The figure shows a prototype vacuum-compatible, fast-acting, long-life shutter unit that generates very little vibratory disturbance during switching. This is one of a number of shutters designed to satisfy requirements specific to an experiment, to be performed aboard a spacecraft in flight, in which laser beams must be blocked rapidly and completely, without generating a vibratory disturbance large enough to adversely affect the power and frequency stability of the lasers. Commercial off-the-shelf laboratory shutter units — typically containing electromagnet-coil-driven mechanisms — were found not to satisfy the requirements because they are not vacuum-compatible, their actuators engage in uncompensated motions that generate significant vibrations, and their operational lifetimes are too short. Going beyond the initial outer-space application, the present vacuum compatible, fast-acting, long-life shutter units could also be used in terrestrial settings in which there are requirements for their special characteristics.

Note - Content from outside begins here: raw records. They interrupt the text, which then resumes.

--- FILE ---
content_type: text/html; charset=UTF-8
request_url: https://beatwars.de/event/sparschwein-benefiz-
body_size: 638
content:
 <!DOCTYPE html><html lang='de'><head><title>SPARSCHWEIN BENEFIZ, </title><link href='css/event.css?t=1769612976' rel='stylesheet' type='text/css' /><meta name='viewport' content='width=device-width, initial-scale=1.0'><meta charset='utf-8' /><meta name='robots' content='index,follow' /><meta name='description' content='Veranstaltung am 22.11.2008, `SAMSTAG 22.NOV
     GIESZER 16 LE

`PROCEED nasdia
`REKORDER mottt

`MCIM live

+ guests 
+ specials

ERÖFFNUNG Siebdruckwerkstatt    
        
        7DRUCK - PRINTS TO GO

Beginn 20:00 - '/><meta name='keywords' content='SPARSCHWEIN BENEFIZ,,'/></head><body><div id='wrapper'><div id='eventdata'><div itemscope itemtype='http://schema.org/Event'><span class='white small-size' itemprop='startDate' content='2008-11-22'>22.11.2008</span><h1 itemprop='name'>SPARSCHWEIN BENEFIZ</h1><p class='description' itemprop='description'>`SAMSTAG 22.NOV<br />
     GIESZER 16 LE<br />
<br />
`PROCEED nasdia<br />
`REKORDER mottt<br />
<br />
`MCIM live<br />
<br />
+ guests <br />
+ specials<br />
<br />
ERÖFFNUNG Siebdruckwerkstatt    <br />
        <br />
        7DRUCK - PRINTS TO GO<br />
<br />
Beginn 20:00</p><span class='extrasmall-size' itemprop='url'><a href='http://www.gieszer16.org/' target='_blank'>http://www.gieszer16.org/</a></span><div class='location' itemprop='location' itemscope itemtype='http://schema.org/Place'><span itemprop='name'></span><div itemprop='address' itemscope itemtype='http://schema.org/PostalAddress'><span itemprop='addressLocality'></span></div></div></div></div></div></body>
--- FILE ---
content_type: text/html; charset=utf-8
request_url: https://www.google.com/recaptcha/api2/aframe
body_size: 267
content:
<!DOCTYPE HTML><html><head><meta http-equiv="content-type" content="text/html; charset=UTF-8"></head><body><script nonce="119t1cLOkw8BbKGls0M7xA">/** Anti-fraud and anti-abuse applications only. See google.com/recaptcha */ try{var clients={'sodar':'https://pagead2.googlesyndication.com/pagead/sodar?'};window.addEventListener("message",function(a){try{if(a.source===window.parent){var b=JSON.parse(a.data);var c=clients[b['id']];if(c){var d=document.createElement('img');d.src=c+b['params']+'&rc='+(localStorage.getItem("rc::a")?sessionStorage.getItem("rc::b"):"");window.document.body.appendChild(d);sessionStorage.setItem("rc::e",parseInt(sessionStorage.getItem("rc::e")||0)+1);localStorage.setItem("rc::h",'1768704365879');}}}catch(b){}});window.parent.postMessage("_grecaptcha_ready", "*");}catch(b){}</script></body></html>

The Prototype Shutter Unit contains titanium blades on the tips of opposing cantilever-beam piezoelectric bending actuators inside a housing. Lenses to focus a laser beam to a waist are mounted on the outside of the housing. The housing shown permits fine adjustment of the laser shutter in six degrees of freedom within the laser optical bench of the flight experiment.

In designing these shutter units, unbalanced, electromagnetically driven mechanisms were replaced with balanced mechanisms that include commercial piezoelectric bending actuators. In each shutter unit, the piezoelectric bending actuators are configured symmetrically as opposing cantilever beams within a housing that contains integral mounts for lenses that focus a laser beam to a waist at the shutter location. In operation, the laser beam is blocked by titanium blades bonded near the free ends of the piezoelectric benders. The benders are driven by shaped electrical pulses with a maximum voltage differential of less than 60 V. Preliminary measurements indicate that rise and fall times are less than 1 ms.

This work was done by David Brinza, Donald Moore, Eric Hochberg, Tom Radey, and Albert Chen of Caltech for NASA's Jet Propulsion Laboratory. For further information, access the Technical Support Package (TSP) free on-line at www.techbriefs.com/tsp under the Mechanics category.

The software used in this innovation is available for commercial licensing. Please contact Don Hart of the California Institute of Technology at (818) 393-3425. Refer to NPO-40151.

Topics:
Computer software and hardware Design processes Lasers Mechanical Components Mechanics Metals Optics Research and development Sensors and actuators Spacecraft Titanium Vacuum Vehicles
This Brief includes a Technical Support Package (TSP).
Document cover
Fast Laser Shutters With Low Vibratory Disturbances

(reference NPO-40151) is currently available for download from the TSP library.

Don't have an account?

Magazine cover
NASA Tech Briefs Magazine

This article first appeared in the February, 2005 issue of NASA Tech Briefs Magazine (Vol. 29 No. 2).

Read more articles from the archives here.

Overview

The document is a technical support package from NASA's Jet Propulsion Laboratory, detailing the development and features of fast laser shutters designed for applications in laser cooling and atomic physics. The primary focus is on a PZT (piezoelectric ceramic) based laser shutter that offers several advantages, particularly in minimizing vibratory disturbances, which is crucial for sensitive atomic physics experiments.

Key features of the PZT laser shutter include:

  1. Fast-Acting Mechanism: The shutter employs a balanced PZT bender mechanism that allows for rapid operation, with a rise and fall time of just 1 millisecond. This quick response is essential for applications requiring precise timing in laser operations.

  2. Vibratory Disturbance Minimization: The design of the shutter minimizes vibratory disturbances, which is critical in experiments where even minor vibrations can affect the results. This makes the shutter particularly suitable for delicate atomic physics applications.

  3. Vacuum Compatibility: The materials used in the construction of the shutter are compatible with vacuum environments, making it suitable for use in various scientific settings where vacuum conditions are necessary.

  4. Compact and Low-Mass Design: The shutter is designed to be compact and lightweight, which is advantageous for integration into existing experimental setups without adding significant bulk or weight.

  5. Long Life Cycle: The PZT benders used in the shutter have demonstrated a long operational life, exceeding 1 billion cycles, ensuring reliability and longevity in demanding applications.

  6. Integral Lens Mounts: The device includes integral lens mounts that help form a tight beam waist at the shutter blades, enhancing the precision of the laser output.

  7. Low-Voltage Operation: The shutter is driven by low-voltage electrical pulses (less than 60 V), making it energy-efficient and safe for various applications.

The document also emphasizes the broader implications of this technology, suggesting that the advancements in fast laser shutters could have wider technological, scientific, and commercial applications beyond just atomic physics. It encourages further exploration of related research and technology through NASA's Scientific and Technical Information (STI) Program Office.

Overall, this technical support package highlights a significant advancement in laser technology, showcasing how NASA's innovations can contribute to the fields of science and engineering.